Supplied material below:

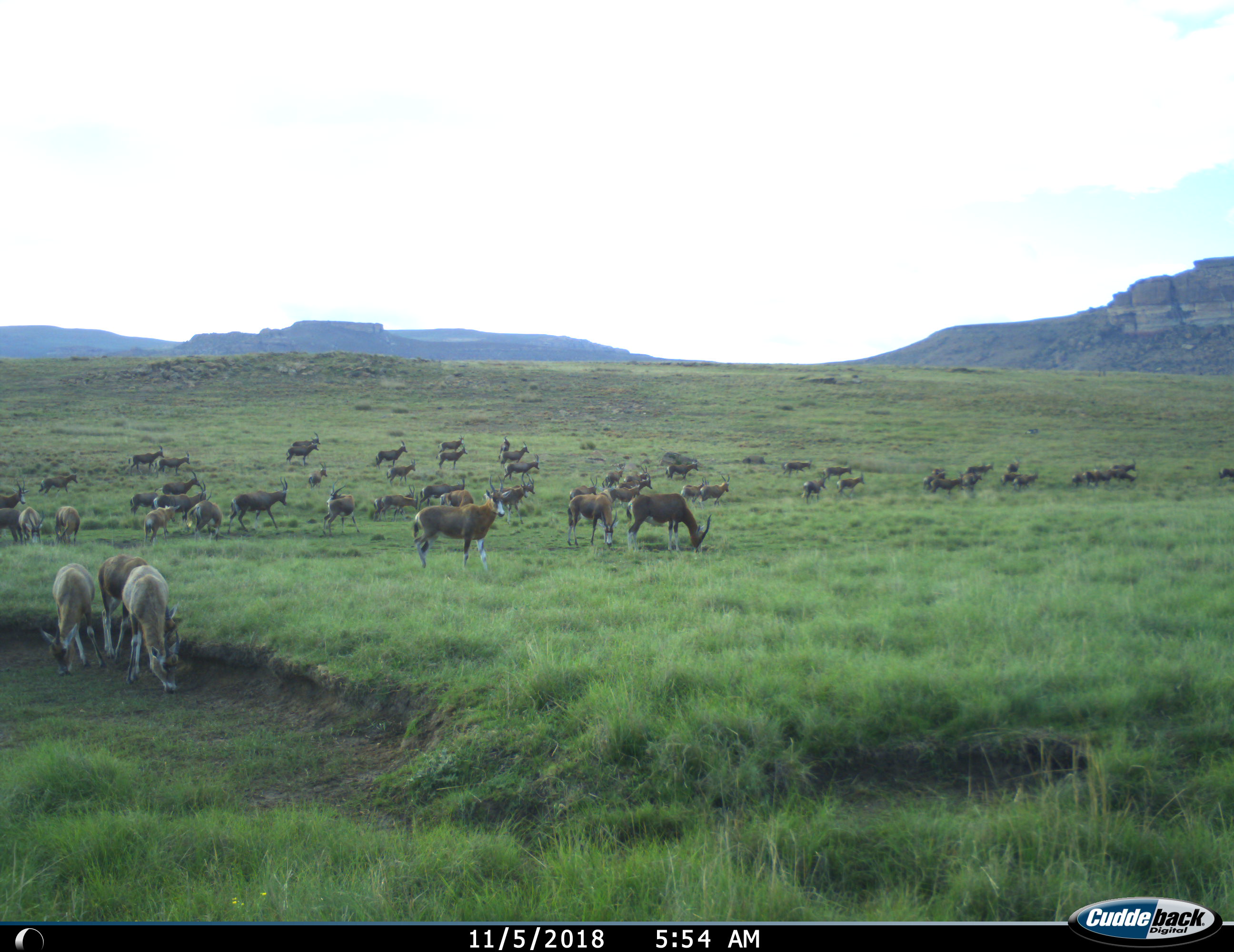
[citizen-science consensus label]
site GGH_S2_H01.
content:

End of Supplied material.

• Your assignment:
Quote each line of the listing exactly, but leave the pictures out.

• Answer space:
[citizen-science consensus label]
site GGH_S2_H01.
content:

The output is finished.